Meğer günün birinde ‘Oğullar ve Babaları’ kitabının yazarları arasında da olmak varmış. Üstelik Ortaylı, Pala, Aras, Erduran, Oskay, Yağcı ve daha nice isimlerle birlikte
İstanbul’dan gelen büyük zarfı açtım. İçindeki kitabın kapağına, yazarlarına baktım önce. Tam 34 kişi. İçindekiler bölümünden buldum ismi ve hızla 253’üncü sayfa gittim. Bir nefeste okudum üç sayfa ve birkaç satırı. Gözlerden akan iki damla sıvı illa da gözyaşı anlamına gelmez değil mi? Rahmetli babam Koço’yu kaybettiğimde (11 Kasım 2007) bu köşede bir yazı yazmıştım. Meslek hayatımda en kolay, en çabuk yazıyı. Öylesine dökülmüştü kelimeler. Birkaç ay sonra “Bir kitap hazırlıyoruz. Bu yazınızı kullanabilir miyiz? Biraz genişletebilir misiniz? Ya da başka bir yazı yazar mısnız?” teklifi geldiğinde düşünmeden kabul ettim. İhmal deyin, günlük iş temposu deyin oturup yazmadım. Verilen süre bitmeden birkaç gün önce de aynı yazıyı birkaç paragraf genişletip yolladım. Meğer günün birinde ‘Oğullar ve Babaları’ kitabının yazarları arasında da olmak varmış. Üstelik İlber Ortaylı, İskerder Pala, Ufuk Aras, Refik Erduran, Çınar Oskay, Nabi Yağcı ve daha nice isimlerle birlikte... Meğer hepimizin babaları ne kadar da benziyormuş birbirine. Paradigma tarafından yayınlanan, editörlüğünü Ahmet Nezihi Turan ile Gökhan Yavuz Demir’in yaptığı ‘Oğullar ve Babaları’nı (vallahi yazarları arasında ben de varım diye değil) tereddütsüz tavsiye ederim. Geçmişte de kitap teklifleri almıştım. Ancak ben muhabirim, yazar değilim ve o kulvarda ‘haddimi’ iyi bilirim. Dolayısıyla kitapta bana da yer verenlere teşekkür ederim. Kitabın bir nüshasını daha istettim. İstinyeli Koço’nun mezarında uzosu, sigarası, güzel bir hatun resmi ve onunla ilgiyi yazının olduğu Hürriyet gazetesi var. Artık ‘Oğullar ve Babaları’ da olacak.

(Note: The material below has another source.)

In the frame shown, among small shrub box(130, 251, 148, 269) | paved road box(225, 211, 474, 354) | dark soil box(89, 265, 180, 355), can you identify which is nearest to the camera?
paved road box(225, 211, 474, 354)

Yunanlıların en sevdiği Alman
Arjantin karşısında 2-0’lık yenilgi ile Dünya Kupası’na veda eden Yunanistan Milli Takımı’nın Teknik Direktörü Otto Rehhagel soyunma odasında futbolcularına herkesin beklediği kararı açıkladı: “Beyler benden buraya kadar. İstifa edeceğim.” Alman çalıştırıcı dokuz yıldır Yunan Milli Takımı’nın başında ve bu süre içinde tarih yazdı. Futbolda küçük Yunanistan 2004 yılında Portekiz’deki Avrupa Kupası kazandı. 2008’de tekrar bu şampiyonaya katıldı. Şimdi de Dünya Kupası’ndaki ilk galibiyeti (Nijerya’ya karşı 2-1) elde etti. Rehhagel dünya klasmanında 65’inci sırada aldığı Yunan Milli Takımı’nı 13’üncü sırada bırakıyor. Oynattığı ve zevk vermeyen futbolu ya da seçtiği futbolcular için çok eleştirildi. Vaktinin çoğunu Almanya’da geçirmesi de... Ancak, haticeye değil neticeye bakıldığında çok da takdir edildi. Bu diyar insanlarının Almanlar’ı öyle çok sevdiği söylenemez. 2. Dünya Savaşı’ndaki Nazi işgalinin getirdiği felaket unutulmuş değil. Birkaç ay önce de ekonomik kriz içindeki Yunanistan’a yardım için Almanya Başbakanı Angela Merkel’in bir sürü şartta direnmesi ve Alman medyasının Yunanistan ile alay eden tavrı ise ‘antipati’yi yeniden canlandırdı. Otto Rehhagel ise dokuz yıldır Yunanlıların en sevdiği Almandı.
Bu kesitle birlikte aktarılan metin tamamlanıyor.